What is your current profession/job? What did you study at Yale? When did you graduate?
I’m the Charles W. Engelhard Curator and Head of the Department of Drawings and Prints at the Morgan Library & Museum in New York. The curatorial part of my work here relates directly to my 2000 PhD in the History of Art. My dissertation on Roman art in the later sixteenth century included fairly extensive study of the drawings from that time, and the Morgan’s collection was one that I knew well even back then.
What do you like most about your current role? What do you find most challenging and/ or rewarding?
The great attraction of my position is the Morgan’s extraordinarily rich holdings, one of the most important collections of European old master drawings in America. I’m continually surprised to find that even major drawings here have been less researched than one would imagine, and that there are, accordingly, always new discoveries to be made. As part of my position, I am also head of the Morgan Drawing Institute, which provides funding for pre- and post-doctoral fellows, publications, and a great range of programming running from single-day graduate seminars to public lectures, to symposia: this gives my position and my department a rewarding academic component that many other curatorial departments do not have.

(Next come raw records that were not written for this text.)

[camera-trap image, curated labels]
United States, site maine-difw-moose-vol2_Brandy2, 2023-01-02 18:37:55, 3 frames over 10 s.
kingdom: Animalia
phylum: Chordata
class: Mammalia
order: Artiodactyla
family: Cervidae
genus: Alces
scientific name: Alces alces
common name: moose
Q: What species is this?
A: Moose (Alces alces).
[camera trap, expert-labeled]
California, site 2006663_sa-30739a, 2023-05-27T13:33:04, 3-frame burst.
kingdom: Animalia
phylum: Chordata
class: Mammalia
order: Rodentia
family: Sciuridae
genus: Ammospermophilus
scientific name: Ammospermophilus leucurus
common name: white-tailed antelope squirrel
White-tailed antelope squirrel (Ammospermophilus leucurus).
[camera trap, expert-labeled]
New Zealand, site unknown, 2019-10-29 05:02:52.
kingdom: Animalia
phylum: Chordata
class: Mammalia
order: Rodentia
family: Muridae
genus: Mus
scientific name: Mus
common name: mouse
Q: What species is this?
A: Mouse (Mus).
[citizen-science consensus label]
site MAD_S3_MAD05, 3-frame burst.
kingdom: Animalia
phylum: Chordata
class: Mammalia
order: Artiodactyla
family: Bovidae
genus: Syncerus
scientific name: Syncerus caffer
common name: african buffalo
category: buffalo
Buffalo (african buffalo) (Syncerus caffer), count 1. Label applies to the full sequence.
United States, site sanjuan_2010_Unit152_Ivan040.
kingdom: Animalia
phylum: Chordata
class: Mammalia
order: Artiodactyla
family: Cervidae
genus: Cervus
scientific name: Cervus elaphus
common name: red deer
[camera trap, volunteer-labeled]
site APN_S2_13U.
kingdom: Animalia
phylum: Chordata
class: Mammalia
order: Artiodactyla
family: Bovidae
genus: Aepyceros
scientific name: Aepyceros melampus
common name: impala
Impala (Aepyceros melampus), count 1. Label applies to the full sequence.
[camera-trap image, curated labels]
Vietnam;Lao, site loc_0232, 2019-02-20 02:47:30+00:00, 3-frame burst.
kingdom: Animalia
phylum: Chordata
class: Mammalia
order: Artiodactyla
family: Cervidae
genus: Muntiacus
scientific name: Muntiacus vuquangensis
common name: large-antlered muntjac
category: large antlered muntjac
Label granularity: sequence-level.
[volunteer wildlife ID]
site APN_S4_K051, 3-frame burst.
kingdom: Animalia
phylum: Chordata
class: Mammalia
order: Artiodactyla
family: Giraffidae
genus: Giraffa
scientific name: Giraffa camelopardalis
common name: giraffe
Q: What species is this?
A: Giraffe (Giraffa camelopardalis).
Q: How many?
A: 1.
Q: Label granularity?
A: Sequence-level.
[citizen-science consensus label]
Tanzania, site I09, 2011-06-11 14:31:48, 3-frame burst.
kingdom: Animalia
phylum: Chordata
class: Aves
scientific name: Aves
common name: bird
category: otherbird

The most significant challenge is, unquestionably, the workload. We mount a new drawings exhibition three times per year, and trying to balance this perpetual need to produce exhibitions with research on the collection, organizing the Drawing Institute, and a range of administrative tasks—management of staff, budgets, donor cultivation, and so forth—is a constant juggling act.
How did your time at Yale shape your career trajectory?
When I arrived at Yale, I was already predisposed to what some would call an object-based history of art (as opposed, I guess, to a more critical/theoretical methodology), and although I held a few teaching assistant positions, I spent even more time working in the museums, as I knew early on that I hoped to wind up in museum work. Yale’s museums were, in fact, one of the reasons I chose to come to New Haven for graduate work in the first place. I held fellowships at both the Yale University Art Gallery and the Yale Center for British Art, and I worked for a number of years with Steve Parks in the Osborn Collection at the Beinecke, where I was able to organize an exhibition on the Grand Tour that combined manuscript material from the Beinecke and the Walpole Library with art from the museums. In short, I managed a hands-on curatorial training simultaneously with the academic training from the department of the History of Art.
What are the main skills that you acquired as a PhD student which help make you successful in your current career?
The research and analytical skills necessary for the PhD thesis are much the same as those I use when writing exhibition and collection catalogues, reviews, articles, etc. In that sense, I think a museum curator position is less a departure from a university faculty position than are some of the other careers that you’ve highlighted in this series. In the museum, we work to external publication deadlines more than might be the case for other academics—an exhibition catalogue must be ready when the exhibition opens, after all—and when hiring assistant curators, we pay attention to whether a candidate was able to complete the PhD thesis in the normal 6-7 year window, or whether there is other evidence that the candidate can keep up with the fairly rapid pace of work and to multi-task and manage very different kinds of projects simultaneously.
Did you acquire any professional experience related to your line of work while in graduate school?
As I noted above, I spent much of my time in residence in New Haven working at YUAG, the BAC, and the Beinecke, and I also had a semester-long fellowship at the Wadsworth Athenaeum up in Hartford. In addition to learning how to understand the objects, these museum positions included writing labels, giving gallery talks, and so forth and thus offered necessary lessons in how to present complex research in relatively straightforward terms to a general audience, which is a departure from the sort of writing one does in seminar papers or a PhD thesis. Finally, the building of a collection with new acquisitions is an important part of most museum positions, and no graduate seminar will ever talk about purchasing art or raising money, so that is something that is necessarily learned through mentoring and experience.
What advice would you offer PhDs who are interested in your line of work?
The path to a curatorial job is museum experience, and even if fellowships don’t work out, there are usually volunteer internships that are available and should be pursued as early as possible. Apart from any position, it’s important to spend time studying the objects themselves: our job interviews almost always involve putting both well-known and “mystery” works in front of candidates, to see whether the candidates can respond to the object and not simply to fall back on a canned history of a period or style. Also, dissertation topics can be pretty narrow, but most museum jobs cover a fairly broad range of material, so don’t forget to look and learn beyond your specialty: my research is mainly on Italian art of the 16th and 17th century, for example, but I’ve worked on exhibitions ranging from early Italian painting to Arts and Crafts furniture, to German Expressionism.